**Set problem:** Pick out every line in the records below that contains the word "gray", and copy each of those lines in full. A match counts only if its case is the same.

--- BEGIN Source data ---

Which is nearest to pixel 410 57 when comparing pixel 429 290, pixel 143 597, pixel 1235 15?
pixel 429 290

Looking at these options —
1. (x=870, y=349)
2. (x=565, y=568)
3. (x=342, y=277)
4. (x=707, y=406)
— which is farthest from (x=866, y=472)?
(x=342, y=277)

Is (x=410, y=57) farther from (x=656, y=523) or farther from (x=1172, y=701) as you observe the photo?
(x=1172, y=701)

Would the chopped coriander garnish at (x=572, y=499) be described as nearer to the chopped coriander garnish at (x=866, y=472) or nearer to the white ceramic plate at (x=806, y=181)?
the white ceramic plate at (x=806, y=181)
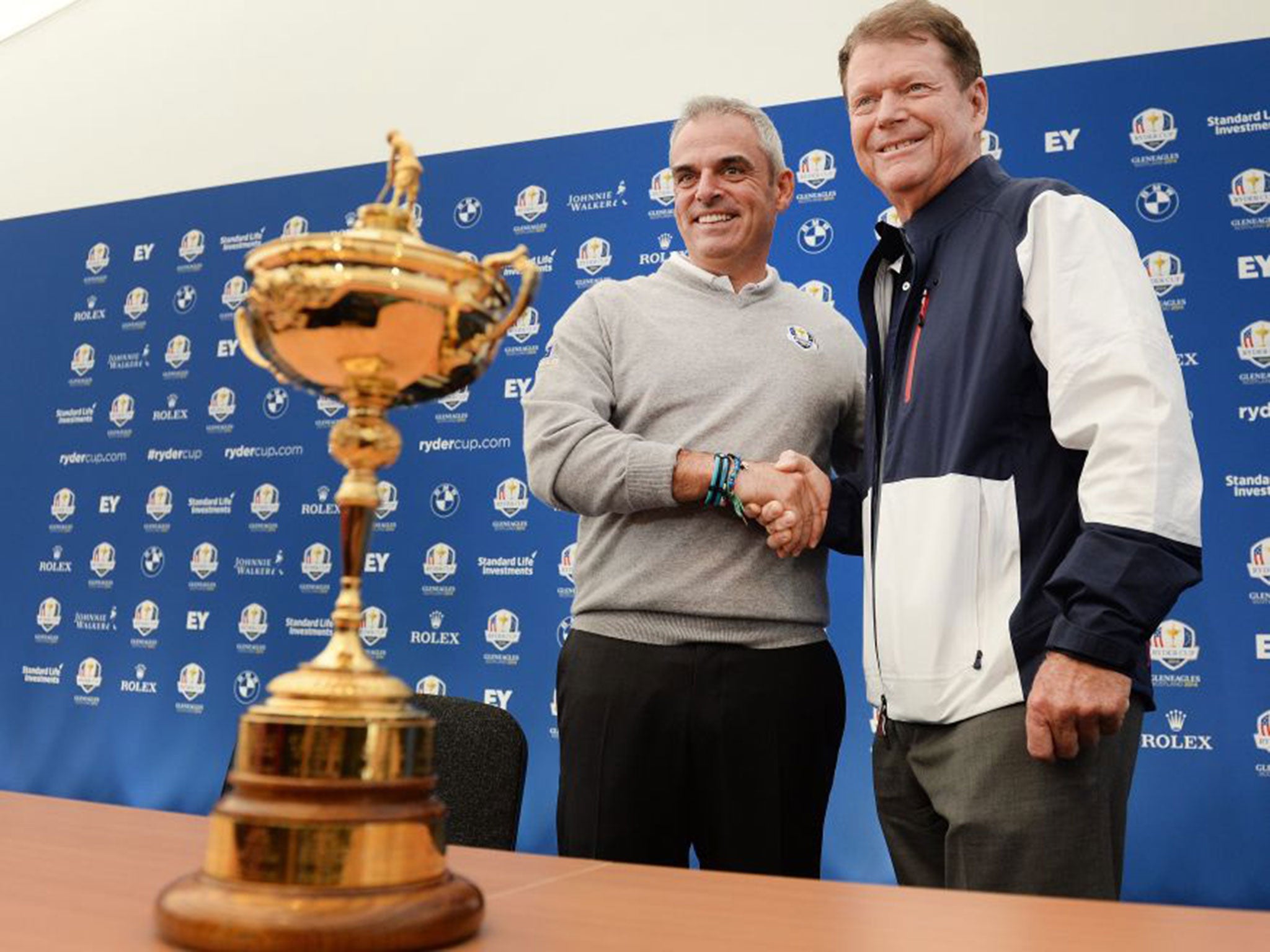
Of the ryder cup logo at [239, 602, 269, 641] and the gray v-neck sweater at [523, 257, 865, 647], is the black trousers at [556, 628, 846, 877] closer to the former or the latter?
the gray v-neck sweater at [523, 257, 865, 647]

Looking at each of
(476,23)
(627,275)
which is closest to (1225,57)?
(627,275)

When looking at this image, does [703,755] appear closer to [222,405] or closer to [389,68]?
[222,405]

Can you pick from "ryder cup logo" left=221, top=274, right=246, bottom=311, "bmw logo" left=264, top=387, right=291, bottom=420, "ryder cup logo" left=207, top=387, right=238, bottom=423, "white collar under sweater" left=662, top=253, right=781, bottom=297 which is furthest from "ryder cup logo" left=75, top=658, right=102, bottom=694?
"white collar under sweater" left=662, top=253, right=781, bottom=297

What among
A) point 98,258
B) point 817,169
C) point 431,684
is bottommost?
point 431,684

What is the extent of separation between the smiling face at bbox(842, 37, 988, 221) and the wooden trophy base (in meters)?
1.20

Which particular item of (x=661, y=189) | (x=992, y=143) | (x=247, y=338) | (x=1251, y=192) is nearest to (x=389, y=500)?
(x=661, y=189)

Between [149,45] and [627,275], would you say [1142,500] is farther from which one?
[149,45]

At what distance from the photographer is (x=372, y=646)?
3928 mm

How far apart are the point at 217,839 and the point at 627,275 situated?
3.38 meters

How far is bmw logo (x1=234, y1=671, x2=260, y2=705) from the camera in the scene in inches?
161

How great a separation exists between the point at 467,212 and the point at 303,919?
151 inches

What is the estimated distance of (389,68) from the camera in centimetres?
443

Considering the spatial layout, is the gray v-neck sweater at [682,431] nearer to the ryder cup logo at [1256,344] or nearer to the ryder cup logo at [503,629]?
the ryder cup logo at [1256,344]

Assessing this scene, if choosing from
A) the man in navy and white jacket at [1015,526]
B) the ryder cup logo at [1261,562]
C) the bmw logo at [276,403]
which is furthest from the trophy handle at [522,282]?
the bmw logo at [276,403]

--- END Source data ---
--- BEGIN Source data ---

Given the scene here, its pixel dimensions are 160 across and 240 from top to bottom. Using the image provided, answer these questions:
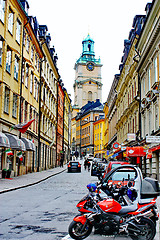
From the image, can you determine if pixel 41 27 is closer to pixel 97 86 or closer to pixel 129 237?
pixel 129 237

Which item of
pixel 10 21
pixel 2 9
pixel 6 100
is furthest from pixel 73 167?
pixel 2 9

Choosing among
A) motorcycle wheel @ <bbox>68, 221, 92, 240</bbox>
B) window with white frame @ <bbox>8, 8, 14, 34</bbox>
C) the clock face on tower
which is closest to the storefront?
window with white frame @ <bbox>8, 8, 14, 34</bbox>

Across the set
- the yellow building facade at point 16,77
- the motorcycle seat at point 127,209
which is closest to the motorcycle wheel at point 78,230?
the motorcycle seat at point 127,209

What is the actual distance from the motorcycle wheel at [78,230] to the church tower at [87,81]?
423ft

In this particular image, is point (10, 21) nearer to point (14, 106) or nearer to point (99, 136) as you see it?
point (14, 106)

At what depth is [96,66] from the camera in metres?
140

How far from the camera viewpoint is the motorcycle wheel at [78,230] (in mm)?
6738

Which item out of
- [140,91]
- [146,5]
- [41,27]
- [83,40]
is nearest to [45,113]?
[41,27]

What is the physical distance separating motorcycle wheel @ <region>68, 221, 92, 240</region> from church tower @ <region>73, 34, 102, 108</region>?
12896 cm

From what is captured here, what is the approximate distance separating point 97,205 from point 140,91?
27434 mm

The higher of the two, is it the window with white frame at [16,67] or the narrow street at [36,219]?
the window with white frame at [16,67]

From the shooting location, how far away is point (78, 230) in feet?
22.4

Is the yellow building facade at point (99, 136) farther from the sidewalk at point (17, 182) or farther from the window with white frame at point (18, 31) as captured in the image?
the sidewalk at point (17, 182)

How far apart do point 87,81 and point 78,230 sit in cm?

--- END Source data ---

**Full response:**
Of the ryder cup logo at [239, 602, 269, 641] and the gray v-neck sweater at [523, 257, 865, 647], is the black trousers at [556, 628, 846, 877] closer to the former or the latter?
the gray v-neck sweater at [523, 257, 865, 647]
Considering the spatial layout, is the gray v-neck sweater at [682,431] nearer to the ryder cup logo at [1256,344] or nearer to the ryder cup logo at [503,629]?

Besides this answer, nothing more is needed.